Roi d’une époque futile
Ce qu’on aime dans le football, c’est le football. Ca semble couler de source mais ça ne coule pas de source. On n’a pas l’impression d’être un vieillard attardé ou nostalgique en pensant que Cristiano Ronaldo jouit d’un savoir qui n’a pas grand-chose à voir avec le football  : il sait remarquablement organiser la mise en scène de sa grandeur et de son narcissisme. Sur les 183 journalistes votants         – tous correspondants de France Football – combien sont-ils à voir beaucoup de matches  ? Peu. Combien sont-ils à voir les grands matches  ? Beaucoup. En 2017, ils ont vu un Cristiano Ronaldo d’une efficacité redoutable en quarts, demies et finale de la Champions League. Le rôle du Portugais a en effet été prépondérant au printemps quand le Real a gagné la compétition pour la 12ème fois. Son hiver avait été à peine passable et son automne est si médiocre qu’il n’a inscrit à ce jour que trois buts en Liga.

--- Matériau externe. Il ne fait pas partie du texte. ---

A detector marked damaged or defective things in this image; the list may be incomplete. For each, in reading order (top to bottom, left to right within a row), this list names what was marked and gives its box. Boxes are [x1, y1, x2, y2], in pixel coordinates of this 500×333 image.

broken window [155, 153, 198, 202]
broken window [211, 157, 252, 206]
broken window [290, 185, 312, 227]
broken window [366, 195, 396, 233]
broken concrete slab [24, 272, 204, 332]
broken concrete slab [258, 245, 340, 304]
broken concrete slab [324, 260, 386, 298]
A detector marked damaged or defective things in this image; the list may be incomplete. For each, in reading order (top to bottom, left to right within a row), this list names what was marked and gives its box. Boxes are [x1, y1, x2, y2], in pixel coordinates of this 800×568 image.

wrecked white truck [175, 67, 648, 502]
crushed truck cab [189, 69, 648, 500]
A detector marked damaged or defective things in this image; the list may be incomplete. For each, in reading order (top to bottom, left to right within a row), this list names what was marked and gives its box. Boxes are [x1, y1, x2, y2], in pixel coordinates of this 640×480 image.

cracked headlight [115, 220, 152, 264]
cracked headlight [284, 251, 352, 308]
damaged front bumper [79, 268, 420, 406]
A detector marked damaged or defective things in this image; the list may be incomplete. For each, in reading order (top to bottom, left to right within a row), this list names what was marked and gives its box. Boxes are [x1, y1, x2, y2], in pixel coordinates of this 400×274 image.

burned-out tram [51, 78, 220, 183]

En 2016, rappelons-nous cette image en finale de l’Euro – un Euro timide pour lui-  : blessé dès le début de la rencontre contre la France, il avait passé 75 minutes sur la ligne de touche à encourager ses compatriotes. Les caméras étaient fixées sur lui, on ne voyait que lui et la victoire du Portugal avait fait le triomphe de Ronaldo. Tout autant qu’une grande star du foot, il est une immense star tout court. Il a la puissance d’un James Bond, le glamour d’un play-boy, la force d’un bodybuilder, l’attention d’un bon père de famille de 4 enfants qu’il cajole sur les pages glacées des magazines people, l’orgueil surdimensionné que l’époque confond avec  de l’ambition quand il déclare ce 7 décembre  :  «  Je suis le meilleur joueur de tous les temps  ». Cristiano Ronaldo connaît tous les codes du siècle, y compris celui de faire copain-copain avec les journalistes de France Football qu’il reçoit plusieurs fois par an pour de longues interviews aussi creuses que médiatisées. Le décor ainsi planté, Ronaldo accumule les Ballons d’Or, la gloire et la fortune qui vont avec.
Serial buteur
De cet avant-propos peu complaisant, il ne faudrait pas en conclure qu’on pense que Ronaldo n’est pas un très grand joueur de football. L’histoire du jeu a peu connu de buteurs aussi prolifiques, adroits, rapides, vifs, rusés. Il a un véritable instinct de serial buteur et on n’a pas connaissance d’un joueur de tête aussi formidable que lui. Sa détente et son timing sont vertigineux et personne ne peut se targuer d’avoir marqué ainsi autant de buts – avec il vrai des partenaires à son entière disposition. Qu’est-ce qui nous gêne alors  ? Que l’on estime, parce qu’il a eu 5 Ballons d’Or,  qu’il soit un meilleur footballeur que Di Stefano, Cruyff, Platini – 3 Ballons d’Or -, Beckenbauer ou Ronaldo le Brésilien-2 Ballons d’Or- ou Zidane- 1 seul- par exemple. Il en a eu autant que Messi, donc, ce qui contraint à penser que le Ballon d’Or n’est vraiment pas quelque chose de très sérieux. Cristiano Ronaldo est un génie du but quand Messi est un génie du jeu. C’est une nuance  ? Non, c’est un gouffre. Pour être aussi simpliste que France Football qui aime à tout classifier, on dira que Messi est avec Pelé et Maradona l’un des 3 plus grands joueurs de tous les temps. Cristiano peut-il espérer pointer dans les 20  ? Même pas sûr, ça mérite réflexion.